When troubleshooting CPU usage of production services it would be useful to have an option, at least in the flamegraph/dot visualization, to proportionally assign the CPU time spent in GC to the frames that cause heap allocations.
Currently the way I do is take both CPU and memory allocation profiles, and then "mentally account" proportional GC CPU time based on which frames are actually causing allocations.
If pprof were to offer this option, such a proportional assignment would not have to be extremely precise: for my purposes, it would be OK even if it was based on an estimation of the amount of memory that is allocated.
Similarly, it would not be required to show how time is spent inside the runtime when this option is enabled. The rationale for this is that when I'm tracking down excessive GC CPU usage, I normally don't expect to be hitting a GC bug, but rather excessive allocations in my code. Also, I guess, it would make the implementation of this option much easier.
The way I imagine this could work in the flamegraph would be by having an additional "virtual" single-level stack frame as a child of each one of the frames that are performing heap allocations; the virtual stack frame would be called something like "GC (estimated)". In the graphviz output there would be a single virtual GC node, with its CPU time proportionally assigned to the incoming edges coming from frames that allocate.

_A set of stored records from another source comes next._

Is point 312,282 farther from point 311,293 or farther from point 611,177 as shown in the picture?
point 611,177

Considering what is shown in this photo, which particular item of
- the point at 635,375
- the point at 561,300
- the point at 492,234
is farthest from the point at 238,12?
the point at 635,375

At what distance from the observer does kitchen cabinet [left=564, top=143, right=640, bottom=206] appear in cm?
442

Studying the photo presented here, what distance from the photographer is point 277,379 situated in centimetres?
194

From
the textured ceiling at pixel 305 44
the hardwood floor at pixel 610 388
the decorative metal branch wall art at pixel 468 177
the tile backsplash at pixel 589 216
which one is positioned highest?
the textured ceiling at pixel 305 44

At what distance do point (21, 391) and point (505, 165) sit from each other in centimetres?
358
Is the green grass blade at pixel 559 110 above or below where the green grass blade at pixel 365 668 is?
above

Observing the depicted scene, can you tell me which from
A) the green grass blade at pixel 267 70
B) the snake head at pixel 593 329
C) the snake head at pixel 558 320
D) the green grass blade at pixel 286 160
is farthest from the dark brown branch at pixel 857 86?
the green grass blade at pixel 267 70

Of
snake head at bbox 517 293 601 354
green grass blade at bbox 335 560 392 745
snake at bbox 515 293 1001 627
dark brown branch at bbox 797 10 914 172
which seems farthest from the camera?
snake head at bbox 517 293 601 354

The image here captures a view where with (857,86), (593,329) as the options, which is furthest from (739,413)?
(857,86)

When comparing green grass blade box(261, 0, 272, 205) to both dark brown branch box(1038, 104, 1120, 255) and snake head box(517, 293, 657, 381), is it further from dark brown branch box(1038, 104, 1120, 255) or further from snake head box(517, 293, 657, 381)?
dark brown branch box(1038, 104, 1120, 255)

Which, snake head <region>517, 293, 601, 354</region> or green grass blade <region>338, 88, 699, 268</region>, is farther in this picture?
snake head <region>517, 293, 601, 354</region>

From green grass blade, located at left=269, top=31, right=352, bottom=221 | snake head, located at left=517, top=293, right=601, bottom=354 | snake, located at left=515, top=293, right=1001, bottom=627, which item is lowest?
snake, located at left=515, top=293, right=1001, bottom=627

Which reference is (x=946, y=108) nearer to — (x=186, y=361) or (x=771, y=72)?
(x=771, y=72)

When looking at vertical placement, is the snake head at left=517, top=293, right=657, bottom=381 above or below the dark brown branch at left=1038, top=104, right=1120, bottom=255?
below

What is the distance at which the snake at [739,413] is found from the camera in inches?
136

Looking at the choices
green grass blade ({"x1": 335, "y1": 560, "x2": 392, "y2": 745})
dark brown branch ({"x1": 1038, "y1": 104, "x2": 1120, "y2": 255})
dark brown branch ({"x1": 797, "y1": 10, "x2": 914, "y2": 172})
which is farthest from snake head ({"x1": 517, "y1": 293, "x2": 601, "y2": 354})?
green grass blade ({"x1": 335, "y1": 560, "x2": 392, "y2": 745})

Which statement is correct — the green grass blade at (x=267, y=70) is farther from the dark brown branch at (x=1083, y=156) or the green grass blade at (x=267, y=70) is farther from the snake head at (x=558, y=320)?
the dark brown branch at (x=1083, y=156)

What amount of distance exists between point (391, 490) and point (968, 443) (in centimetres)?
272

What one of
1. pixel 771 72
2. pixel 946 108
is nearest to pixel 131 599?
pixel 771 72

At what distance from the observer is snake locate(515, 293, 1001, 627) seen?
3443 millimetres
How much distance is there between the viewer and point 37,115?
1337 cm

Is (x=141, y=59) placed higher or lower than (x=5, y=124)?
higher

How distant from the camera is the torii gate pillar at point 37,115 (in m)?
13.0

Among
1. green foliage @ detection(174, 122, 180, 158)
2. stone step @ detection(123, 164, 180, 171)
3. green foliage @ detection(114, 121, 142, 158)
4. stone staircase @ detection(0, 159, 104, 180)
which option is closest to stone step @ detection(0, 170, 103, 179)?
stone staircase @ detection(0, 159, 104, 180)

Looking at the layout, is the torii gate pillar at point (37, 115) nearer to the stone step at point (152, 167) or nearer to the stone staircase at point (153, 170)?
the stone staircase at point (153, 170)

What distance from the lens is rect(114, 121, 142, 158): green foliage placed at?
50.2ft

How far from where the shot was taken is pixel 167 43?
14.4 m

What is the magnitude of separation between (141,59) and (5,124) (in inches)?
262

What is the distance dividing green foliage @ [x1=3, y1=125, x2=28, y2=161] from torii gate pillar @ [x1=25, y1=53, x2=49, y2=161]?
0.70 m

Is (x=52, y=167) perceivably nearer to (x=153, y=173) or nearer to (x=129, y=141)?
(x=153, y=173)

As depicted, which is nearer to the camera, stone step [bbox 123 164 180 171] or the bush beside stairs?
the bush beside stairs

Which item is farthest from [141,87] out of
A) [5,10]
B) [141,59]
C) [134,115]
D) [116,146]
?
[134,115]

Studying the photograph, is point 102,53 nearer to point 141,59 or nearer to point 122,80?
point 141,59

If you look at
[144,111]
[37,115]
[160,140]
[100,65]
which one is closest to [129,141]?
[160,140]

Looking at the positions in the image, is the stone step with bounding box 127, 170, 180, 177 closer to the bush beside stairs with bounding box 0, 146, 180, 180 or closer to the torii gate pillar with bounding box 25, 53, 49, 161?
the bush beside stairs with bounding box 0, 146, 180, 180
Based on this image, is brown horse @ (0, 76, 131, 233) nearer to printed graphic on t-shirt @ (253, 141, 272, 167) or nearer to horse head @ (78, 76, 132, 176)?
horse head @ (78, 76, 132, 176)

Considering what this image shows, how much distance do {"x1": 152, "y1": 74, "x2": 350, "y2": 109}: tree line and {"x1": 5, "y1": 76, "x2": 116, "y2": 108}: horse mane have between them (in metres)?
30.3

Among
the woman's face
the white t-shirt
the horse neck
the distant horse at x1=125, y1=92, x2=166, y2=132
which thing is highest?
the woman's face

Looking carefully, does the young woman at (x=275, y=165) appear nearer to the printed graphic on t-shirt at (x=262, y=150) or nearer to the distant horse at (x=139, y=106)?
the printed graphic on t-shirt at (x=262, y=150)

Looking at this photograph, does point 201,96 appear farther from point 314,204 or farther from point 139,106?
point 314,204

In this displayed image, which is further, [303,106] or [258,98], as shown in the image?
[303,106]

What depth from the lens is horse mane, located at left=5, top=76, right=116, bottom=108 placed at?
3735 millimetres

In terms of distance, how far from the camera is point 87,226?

I don't have strong opinions about whether GC assist time (if any) should be included in the virtual GC stack-frame, or kept separate.
The text was updated successfully, but these errors were encountered:
I'm not sure I entirely understand the proposal. The costs of allocation are already attributed to the allocation sites (including assists, I believe?), but the costs of marking are proportional to retention, not allocation, even though marking is triggered by allocation. E.g., suppose there are two allocation sites, each responsible for half of allocated bytes, but one is always very short-lived and the other long-lived. All of the cost of marking comes from the long-lived allocations. On the other hand, if it weren't for the short-lived allocations, you'd be GC'ing half as often in this example. So what is the "right" attribution of costs in the example?
It's complicated than it seems, not only implementation-wise, but also there are many factors that influence GC. Allocation is just one of them. No matter how we try to associate GC time with one or two of the factors, that's still approximation. I am afraid that will cause more confusion than reporting the cpu time as GC. I'd prefer having the users look into memory-related profiles. @CAFxX what do you think?